The Student Assembly narrowly passed a statement recommending that the Board of Trustees add a young alumnus to its membership last night.
To pass, the statement required the affirmation of two-thirds of the present voting members. Members of the Assembly's Executive Committee remained after the meeting adjourned to discuss the close vote. After referencing the Assembly constitution to ascertain how abstentions should be counted, the highly contested statement was passed by a margin of only one vote.
The statement, drafted and sponsored by Student Body President Janos Marton '04, will be presented to the Board of Trustees in about a week.
The current trustees "can be out of touch with the sentiment on campus," said Marton. He also said that the Board of Trustees is composed predominantly of alumni who graduated 20 years ago or more. The youngest member of the Board of Trustees graduated in 1984.
The resolution calls for an application process for graduating seniors every three years. From the applicant pool, the Assembly's Membership and Internal Affairs Committee will select 10 applicants from which the student body will choose three.
The Board of Trustees will make their final selection from that group. The young alumnus trustee will serve for three years after his or her graduation, at which point the process will be repeated.
Several Assembly members were concerned that the selection process was unfair because not every graduated class would have the chance to run for the Trustee position.
Others were concerned that the representative should be directly elected by the student body and not by the MIAC. Marton disagreed, saying that the Trustees would not accept a directly elected member of the student body because they feared it would be a "popularity contest" and that the elected member would not fit the specific prerequisites for being a Trustee, such as leadership and financial management experience.
Marton also said that two similar propositions had been rejected by the Board of Trustees in the past 10 years because the Board had feared that they would not have any choice in the alumnus selected and that the alumnus would be held too accountable to the student body.
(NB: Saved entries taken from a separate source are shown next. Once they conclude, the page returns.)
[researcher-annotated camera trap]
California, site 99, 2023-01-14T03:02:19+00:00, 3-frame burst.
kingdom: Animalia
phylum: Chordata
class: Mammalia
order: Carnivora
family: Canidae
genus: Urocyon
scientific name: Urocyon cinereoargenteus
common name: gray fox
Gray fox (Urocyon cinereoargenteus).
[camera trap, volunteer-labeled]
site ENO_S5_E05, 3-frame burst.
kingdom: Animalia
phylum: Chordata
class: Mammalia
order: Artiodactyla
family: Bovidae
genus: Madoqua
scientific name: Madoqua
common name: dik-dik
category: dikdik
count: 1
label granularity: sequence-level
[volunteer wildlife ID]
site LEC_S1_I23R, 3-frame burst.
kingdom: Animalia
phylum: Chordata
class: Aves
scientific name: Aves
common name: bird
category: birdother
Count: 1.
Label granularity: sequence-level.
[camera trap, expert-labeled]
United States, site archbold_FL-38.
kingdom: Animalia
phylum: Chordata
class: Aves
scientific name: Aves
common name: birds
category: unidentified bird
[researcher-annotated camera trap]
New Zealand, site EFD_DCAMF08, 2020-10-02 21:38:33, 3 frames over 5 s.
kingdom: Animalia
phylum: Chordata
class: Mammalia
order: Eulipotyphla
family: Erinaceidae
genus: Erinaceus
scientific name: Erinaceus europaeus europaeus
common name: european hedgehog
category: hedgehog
All other Board Members are not held accountable to any one specific group of alumni.
"Our job is first to represent the students, not to be pragmatic towards the trustees," said Assembly member Shardul Oza '06.
Some members expressed skepticism that the addition of one young alumnus member would result in any real change in the decisions made by the Board of Trustees, but Amit Anand '03 said "if something like the SLI happens again -- you may wish we had a young alumnus on the Board."
Both Anand and Marton also said that the Trustees may not follow the statement exactly but that they would nonetheless accept it as a general recommendation.
A few members hoped that the logistics of the resolution could be changed to allow not only graduating seniors but also recent graduates to apply for the position.
The Assembly briefly discussed several other topics including the College's recently-revamped alcohol policy, a possible new committee to investigate campus privacy and a few ideas for solving staffing and funding problems at the Big Green Bean and Lone Pine Tavern.